Required work: Please say whether each statement agrees with the excerpt on EasyList rules, answering yes or no and quoting the deciding words: (a) The sample of websites included the top 5,000 most popular sites along with less-visited domains. (b) Newly added rules were more likely to match than older rules. (c) The authors identified fewer than 1,000 evasion events.

[Opening Document excerpt section]

To assess real‑world rule utility, the researchers conducted a longitudinal measurement campaign. They selected a balanced sample of 10,000 websites, comprising the top 5,000 most popular sites and a tail sample of less‑visited domains. Every day for two months they fetched the latest EasyList version and loaded each site in an instrumented browser, recording which rules matched network requests. The results are striking: 90.16 % of all EasyList rules never matched any request across the entire dataset. On average, only about 2.3 rules per day were triggered per site, and newly added rules were significantly less likely to match than older, established rules. This demonstrates that the overwhelming majority of the list provides no benefit in typical browsing scenarios.
The authors further investigated how advertisers respond to new EasyList rules. By tracking URLs that changed after a rule’s introduction, they identified over 2,000 evasion events and categorized them into four primary strategies: (1) domain substitution (moving assets to a different domain), (2) sub‑domain shuffling, (3) query‑parameter randomization, and (4) dynamic script generation that constructs URLs at runtime. These tactics effectively bypass static filter patterns, forcing the list to grow as new signatures are added to counter the evasion.

[Closing Document excerpt section]
[Opening Excerpted data section]

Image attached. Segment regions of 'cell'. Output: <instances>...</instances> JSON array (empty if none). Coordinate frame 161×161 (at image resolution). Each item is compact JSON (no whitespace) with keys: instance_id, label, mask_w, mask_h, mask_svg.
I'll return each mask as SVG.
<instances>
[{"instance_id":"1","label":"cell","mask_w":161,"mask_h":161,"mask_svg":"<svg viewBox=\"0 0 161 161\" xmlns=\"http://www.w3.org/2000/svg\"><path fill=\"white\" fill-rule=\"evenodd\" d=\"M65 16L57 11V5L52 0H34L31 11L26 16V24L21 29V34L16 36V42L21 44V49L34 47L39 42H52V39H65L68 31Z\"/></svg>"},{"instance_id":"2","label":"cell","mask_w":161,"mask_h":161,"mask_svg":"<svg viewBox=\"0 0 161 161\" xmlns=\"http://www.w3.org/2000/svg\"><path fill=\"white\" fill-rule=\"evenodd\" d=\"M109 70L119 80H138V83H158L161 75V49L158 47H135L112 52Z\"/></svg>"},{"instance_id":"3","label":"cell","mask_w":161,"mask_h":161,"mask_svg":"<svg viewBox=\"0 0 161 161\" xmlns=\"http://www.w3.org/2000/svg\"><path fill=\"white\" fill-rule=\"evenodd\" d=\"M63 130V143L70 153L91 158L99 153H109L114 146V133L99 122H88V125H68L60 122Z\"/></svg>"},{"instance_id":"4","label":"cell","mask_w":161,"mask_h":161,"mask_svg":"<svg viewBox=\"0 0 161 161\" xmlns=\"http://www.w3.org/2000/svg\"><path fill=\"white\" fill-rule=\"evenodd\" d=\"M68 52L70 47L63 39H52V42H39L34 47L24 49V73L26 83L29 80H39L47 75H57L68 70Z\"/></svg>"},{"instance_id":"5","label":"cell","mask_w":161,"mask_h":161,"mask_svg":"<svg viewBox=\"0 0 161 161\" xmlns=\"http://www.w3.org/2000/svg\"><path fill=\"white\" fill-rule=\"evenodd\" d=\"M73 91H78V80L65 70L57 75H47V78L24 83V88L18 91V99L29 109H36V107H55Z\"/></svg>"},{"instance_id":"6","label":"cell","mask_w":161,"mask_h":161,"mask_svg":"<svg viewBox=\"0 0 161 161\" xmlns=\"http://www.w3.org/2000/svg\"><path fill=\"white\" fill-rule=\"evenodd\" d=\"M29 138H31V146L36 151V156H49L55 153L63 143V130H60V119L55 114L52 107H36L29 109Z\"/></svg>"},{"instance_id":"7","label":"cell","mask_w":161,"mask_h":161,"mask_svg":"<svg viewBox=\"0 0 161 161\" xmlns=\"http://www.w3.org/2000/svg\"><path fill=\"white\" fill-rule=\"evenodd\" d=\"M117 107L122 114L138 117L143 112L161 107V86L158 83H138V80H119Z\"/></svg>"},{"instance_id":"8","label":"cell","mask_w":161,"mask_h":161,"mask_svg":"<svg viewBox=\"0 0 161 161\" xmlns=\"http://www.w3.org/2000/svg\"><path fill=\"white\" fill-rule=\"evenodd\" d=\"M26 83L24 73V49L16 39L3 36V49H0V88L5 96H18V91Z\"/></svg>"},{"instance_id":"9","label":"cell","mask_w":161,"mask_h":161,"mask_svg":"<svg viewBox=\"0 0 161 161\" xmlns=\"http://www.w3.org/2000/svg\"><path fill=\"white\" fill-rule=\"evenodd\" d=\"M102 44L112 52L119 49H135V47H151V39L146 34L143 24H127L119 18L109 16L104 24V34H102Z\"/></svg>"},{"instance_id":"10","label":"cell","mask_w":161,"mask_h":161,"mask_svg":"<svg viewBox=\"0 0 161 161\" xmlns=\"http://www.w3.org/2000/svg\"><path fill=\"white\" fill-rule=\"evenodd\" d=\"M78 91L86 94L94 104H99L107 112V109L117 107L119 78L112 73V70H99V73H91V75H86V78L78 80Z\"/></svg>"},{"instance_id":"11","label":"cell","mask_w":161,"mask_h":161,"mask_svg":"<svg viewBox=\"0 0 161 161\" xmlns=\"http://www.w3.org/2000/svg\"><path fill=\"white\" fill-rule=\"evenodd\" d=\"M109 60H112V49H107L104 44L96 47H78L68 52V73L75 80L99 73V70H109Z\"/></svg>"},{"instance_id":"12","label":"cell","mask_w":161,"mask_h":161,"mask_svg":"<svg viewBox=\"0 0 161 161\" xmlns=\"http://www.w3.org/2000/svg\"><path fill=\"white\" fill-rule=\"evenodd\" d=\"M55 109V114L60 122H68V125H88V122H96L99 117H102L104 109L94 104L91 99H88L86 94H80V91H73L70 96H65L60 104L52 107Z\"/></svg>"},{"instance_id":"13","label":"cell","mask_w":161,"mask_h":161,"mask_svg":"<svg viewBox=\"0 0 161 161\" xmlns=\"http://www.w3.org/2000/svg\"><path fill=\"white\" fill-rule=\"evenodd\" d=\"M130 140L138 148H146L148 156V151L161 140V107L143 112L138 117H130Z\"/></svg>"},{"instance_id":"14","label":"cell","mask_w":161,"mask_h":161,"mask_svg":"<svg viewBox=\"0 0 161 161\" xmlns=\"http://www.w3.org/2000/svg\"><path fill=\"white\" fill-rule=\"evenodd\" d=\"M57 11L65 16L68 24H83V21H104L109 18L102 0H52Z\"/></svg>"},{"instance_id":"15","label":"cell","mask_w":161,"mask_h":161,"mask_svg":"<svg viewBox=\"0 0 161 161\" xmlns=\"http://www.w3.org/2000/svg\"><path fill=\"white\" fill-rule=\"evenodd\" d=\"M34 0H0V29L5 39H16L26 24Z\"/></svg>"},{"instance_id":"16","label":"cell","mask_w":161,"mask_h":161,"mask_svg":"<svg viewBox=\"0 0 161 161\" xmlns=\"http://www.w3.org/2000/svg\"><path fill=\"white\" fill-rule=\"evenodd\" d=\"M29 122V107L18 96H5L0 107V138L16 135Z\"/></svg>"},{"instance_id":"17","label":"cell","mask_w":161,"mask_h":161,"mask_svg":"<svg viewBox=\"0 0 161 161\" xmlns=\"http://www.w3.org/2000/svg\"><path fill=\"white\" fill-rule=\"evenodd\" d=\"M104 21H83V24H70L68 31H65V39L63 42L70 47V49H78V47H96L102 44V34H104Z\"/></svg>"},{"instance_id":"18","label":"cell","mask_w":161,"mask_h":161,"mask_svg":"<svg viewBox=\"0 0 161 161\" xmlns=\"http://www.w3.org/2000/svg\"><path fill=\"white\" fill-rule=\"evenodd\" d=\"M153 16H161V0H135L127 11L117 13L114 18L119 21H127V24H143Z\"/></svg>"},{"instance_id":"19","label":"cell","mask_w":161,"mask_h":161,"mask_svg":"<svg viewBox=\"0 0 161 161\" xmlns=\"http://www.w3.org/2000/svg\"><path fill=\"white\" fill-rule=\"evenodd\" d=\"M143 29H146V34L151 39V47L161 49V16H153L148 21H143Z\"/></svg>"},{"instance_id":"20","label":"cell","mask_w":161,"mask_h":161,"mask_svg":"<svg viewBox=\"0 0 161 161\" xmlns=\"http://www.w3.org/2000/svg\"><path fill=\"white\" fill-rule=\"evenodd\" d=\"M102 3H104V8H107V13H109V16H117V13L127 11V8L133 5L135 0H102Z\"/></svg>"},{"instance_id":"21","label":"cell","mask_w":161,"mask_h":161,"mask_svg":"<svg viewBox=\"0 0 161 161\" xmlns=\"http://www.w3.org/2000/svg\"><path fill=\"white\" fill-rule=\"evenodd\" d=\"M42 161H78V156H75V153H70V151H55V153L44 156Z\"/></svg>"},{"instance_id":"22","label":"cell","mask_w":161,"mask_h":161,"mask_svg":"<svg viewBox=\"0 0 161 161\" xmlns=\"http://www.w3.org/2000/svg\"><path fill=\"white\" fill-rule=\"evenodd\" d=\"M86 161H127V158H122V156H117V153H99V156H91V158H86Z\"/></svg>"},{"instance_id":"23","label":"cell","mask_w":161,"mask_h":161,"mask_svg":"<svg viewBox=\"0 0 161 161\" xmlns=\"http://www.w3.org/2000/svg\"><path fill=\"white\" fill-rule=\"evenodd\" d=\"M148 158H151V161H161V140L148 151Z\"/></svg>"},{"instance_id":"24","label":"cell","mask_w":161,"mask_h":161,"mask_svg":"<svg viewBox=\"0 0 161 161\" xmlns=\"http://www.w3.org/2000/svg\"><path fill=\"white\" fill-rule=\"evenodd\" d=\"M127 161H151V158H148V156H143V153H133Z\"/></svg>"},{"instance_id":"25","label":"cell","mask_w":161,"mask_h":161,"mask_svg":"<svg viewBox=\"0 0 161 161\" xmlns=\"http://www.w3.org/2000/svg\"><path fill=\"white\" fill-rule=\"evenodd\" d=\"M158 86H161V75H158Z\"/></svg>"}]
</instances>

[Closing Excerpted data section]

Exercise answer:
(a) Yes: "comprising the top 5,000 most popular sites and a tail sample of less‑visited domains"
(b) No: "newly added rules were significantly less likely to match than older, established rules"
(c) No: "they identified over 2,000 evasion events"